(Stored records)
+-------+

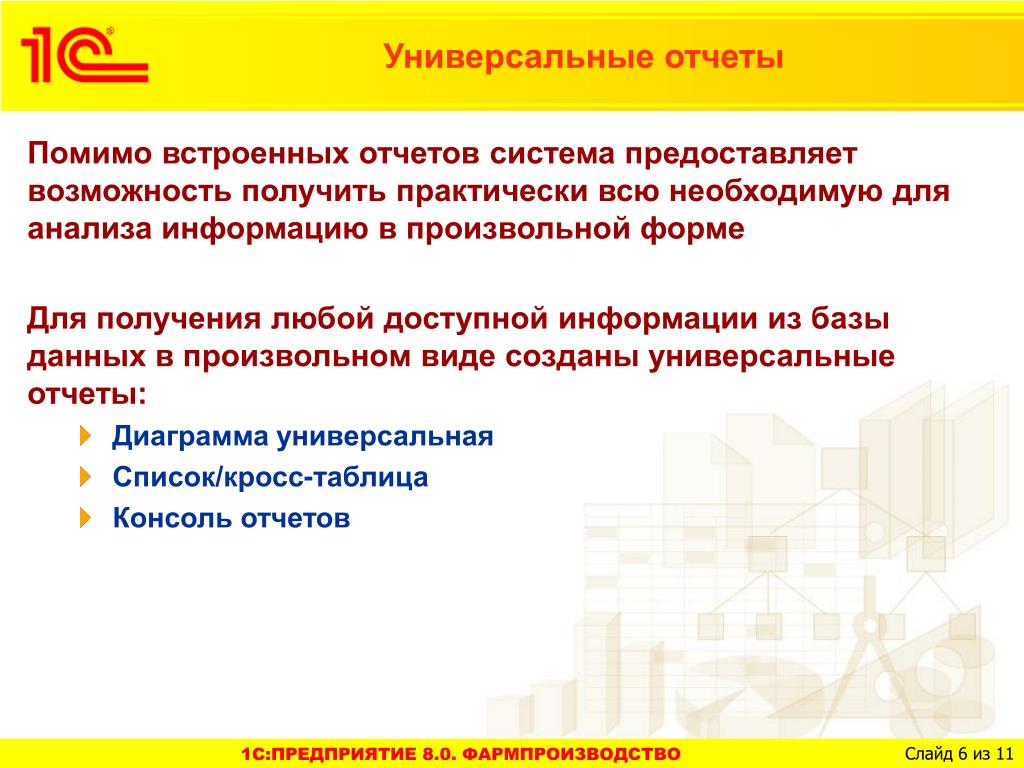 1С®

Универсальные отчеты

Помимо встроенных отчетов система предоставляет возможность получить практически всю необходимую для анализа информацию в произвольной форме

Для получения любой доступной информации из базы данных в произвольном виде созданы универсальные отчеты:

Диаграмма универсальная
Список/кросс-таблица
Консоль отчетов

1С:ПРЕДПРИЯТИЕ 8.0. ФАРМПРОИЗВОДСТВО

Слайд 6 из 11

+-------+

▶ **Exercise brief**: Each line in the records that carries "отчеты" must be copied out.

▶ **Problem solution**:
Универсальные отчеты
Для получения любой доступной информации из базы данных в произвольном виде созданы универсальные отчеты:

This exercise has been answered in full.